*** Listed records
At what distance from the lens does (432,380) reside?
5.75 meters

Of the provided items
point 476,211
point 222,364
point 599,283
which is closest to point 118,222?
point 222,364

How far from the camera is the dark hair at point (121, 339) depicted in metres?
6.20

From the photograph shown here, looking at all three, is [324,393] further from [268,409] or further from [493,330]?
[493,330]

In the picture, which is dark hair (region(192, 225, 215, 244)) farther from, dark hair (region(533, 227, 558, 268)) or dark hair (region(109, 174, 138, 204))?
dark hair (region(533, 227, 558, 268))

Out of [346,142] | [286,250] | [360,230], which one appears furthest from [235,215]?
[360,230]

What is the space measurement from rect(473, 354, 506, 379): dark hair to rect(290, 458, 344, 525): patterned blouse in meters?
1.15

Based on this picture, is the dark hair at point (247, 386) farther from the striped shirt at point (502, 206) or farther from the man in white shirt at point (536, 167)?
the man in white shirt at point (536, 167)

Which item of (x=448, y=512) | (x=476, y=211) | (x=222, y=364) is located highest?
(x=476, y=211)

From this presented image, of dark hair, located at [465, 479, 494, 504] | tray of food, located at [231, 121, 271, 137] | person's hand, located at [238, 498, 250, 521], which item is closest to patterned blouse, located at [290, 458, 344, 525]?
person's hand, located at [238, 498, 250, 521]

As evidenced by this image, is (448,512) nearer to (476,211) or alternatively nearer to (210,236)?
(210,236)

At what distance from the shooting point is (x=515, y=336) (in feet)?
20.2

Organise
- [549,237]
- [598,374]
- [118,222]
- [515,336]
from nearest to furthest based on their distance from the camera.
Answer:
******
Retype the lines exactly, starting with the line that contains "From the photograph" and going on through the last line.

▸ The result
From the photograph shown here, looking at all three, is [324,393] further from [268,409] or further from [493,330]?
[493,330]

In the picture, which is dark hair (region(192, 225, 215, 244)) farther from, dark hair (region(533, 227, 558, 268)) or dark hair (region(109, 174, 138, 204))?
dark hair (region(533, 227, 558, 268))

Out of [346,142] | [286,250] | [360,230], which one appears furthest from [235,215]?
[360,230]

What is the space measurement from rect(473, 354, 506, 379): dark hair to rect(290, 458, 344, 525): patterned blouse in meters?
1.15

Based on this picture, is the dark hair at point (247, 386) farther from the striped shirt at point (502, 206) or farther from the man in white shirt at point (536, 167)?
the man in white shirt at point (536, 167)

Which item of (x=448, y=512) | (x=476, y=211) | (x=222, y=364) is located highest?
(x=476, y=211)

From this presented image, of dark hair, located at [465, 479, 494, 504] | tray of food, located at [231, 121, 271, 137] | person's hand, located at [238, 498, 250, 521], which item is closest to patterned blouse, located at [290, 458, 344, 525]?
person's hand, located at [238, 498, 250, 521]

As evidenced by this image, is (448,512) nearer to (476,211) or alternatively nearer to (210,236)?
(210,236)

At what distance from the shooting point is (x=515, y=336) (in feet)?
20.2

Organise
- [549,237]
- [598,374]
- [118,222]
- [515,336]
from nearest to furthest based on their distance from the camera.
Answer:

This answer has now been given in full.